CI, confidence interval; HIRA, Health Insurance Review and Assessment Service; ICS, Inhaled corticosteroid; LABA, long acting β2 agonist; LAMA, long acting muscarine antagonist; LTRA, leukotriene receptor antagonist; OR, odds ratio; PFT, pulmonary function test; SABA, short-acting β2-agonist.

Data Sharing Statement

The data that support the findings of this study are available on request from the corresponding author. The data are not publicly available due to privacy or ethical restrictions.

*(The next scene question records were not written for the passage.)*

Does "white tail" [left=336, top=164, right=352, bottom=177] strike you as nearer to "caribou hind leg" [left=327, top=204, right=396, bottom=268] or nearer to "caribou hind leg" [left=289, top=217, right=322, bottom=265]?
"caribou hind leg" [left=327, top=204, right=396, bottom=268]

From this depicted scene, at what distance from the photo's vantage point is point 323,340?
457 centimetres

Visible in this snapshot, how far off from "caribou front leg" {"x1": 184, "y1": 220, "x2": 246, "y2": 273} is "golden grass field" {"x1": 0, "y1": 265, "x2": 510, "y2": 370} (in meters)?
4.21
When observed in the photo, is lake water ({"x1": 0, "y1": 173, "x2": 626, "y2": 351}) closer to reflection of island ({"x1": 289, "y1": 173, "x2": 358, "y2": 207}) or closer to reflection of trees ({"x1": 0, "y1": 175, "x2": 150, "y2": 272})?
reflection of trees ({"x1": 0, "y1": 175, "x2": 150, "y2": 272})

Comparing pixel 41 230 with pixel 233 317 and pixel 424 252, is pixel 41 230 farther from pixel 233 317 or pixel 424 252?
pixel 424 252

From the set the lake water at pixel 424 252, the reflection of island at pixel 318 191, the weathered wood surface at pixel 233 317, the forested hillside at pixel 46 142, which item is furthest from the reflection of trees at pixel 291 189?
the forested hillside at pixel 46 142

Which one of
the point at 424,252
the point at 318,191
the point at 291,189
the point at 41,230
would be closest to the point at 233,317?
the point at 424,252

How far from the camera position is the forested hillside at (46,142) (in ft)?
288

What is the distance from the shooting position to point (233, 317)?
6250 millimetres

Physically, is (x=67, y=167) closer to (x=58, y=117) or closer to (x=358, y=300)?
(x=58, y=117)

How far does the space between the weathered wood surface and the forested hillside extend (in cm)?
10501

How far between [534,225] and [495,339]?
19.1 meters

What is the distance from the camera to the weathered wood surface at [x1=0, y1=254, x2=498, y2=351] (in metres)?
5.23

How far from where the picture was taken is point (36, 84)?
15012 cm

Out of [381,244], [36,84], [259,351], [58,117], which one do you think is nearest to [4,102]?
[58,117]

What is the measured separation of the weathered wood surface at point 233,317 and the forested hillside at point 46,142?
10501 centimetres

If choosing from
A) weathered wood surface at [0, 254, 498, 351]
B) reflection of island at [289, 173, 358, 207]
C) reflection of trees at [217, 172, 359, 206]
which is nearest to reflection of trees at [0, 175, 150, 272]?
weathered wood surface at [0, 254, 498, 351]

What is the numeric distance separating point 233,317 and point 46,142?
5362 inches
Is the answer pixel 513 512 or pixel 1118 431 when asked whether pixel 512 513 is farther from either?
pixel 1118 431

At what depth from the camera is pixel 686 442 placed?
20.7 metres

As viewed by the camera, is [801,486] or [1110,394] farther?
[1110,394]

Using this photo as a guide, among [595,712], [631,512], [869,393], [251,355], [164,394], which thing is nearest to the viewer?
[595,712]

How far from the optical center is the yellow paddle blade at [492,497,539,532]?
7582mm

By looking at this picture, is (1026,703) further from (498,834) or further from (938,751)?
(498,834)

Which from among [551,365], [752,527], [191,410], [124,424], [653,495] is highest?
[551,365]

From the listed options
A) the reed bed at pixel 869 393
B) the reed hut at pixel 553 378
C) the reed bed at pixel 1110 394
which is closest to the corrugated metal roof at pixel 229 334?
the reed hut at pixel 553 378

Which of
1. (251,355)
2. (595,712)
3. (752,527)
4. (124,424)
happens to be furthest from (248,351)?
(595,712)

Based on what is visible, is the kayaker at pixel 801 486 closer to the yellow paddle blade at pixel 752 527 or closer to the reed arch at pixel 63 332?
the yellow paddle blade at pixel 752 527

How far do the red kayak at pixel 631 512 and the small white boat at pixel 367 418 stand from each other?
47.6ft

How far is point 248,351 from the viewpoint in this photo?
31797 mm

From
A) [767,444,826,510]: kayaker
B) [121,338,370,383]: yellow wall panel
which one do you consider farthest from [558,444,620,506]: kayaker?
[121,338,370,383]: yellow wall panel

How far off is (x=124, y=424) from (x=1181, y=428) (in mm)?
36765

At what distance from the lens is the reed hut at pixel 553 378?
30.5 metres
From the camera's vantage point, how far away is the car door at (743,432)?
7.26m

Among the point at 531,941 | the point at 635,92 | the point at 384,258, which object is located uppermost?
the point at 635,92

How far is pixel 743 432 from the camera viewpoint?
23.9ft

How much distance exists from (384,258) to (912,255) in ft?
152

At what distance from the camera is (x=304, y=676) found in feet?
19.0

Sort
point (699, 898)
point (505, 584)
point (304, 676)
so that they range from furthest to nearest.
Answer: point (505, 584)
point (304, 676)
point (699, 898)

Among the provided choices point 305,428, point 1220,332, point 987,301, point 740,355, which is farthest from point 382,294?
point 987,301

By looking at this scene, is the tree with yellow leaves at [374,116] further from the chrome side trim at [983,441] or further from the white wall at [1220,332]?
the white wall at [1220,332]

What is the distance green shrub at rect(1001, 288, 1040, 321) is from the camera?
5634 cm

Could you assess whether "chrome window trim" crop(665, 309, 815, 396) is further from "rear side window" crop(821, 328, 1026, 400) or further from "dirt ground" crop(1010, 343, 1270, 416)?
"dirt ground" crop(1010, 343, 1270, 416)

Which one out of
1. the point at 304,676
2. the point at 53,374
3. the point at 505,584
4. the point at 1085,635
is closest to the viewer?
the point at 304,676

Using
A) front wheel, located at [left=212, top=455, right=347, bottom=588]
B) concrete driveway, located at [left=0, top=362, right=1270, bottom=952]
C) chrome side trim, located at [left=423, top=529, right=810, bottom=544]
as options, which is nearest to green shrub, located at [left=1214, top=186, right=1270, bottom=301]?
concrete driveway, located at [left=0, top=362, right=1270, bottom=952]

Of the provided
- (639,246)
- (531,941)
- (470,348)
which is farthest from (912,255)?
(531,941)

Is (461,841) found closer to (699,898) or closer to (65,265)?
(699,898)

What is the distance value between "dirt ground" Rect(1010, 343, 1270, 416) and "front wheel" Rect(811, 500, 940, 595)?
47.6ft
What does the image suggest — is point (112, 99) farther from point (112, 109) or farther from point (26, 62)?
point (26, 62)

Ethics Approval and Consent

This study complies with the Declaration of Helsinki. This study was approved by the Institutional Review Board of Severance Hospital (number: 4-2020-1355). The informed consent requirement was waived due to the minimal risk and retrospective nature of the study design which uses databases.

Funding

We are really pleased to have participated in the Joint Project on Quality Assessment Research in 2021 and used quality assessment data of Health Insurance Review & Assessment Service (HIRA). This research was supported by a grant (22213MFDS486) from Ministry of Food and Drug Safety in 2022.

Disclosure

The authors declare that they have no conflicts of interest in relation to this work.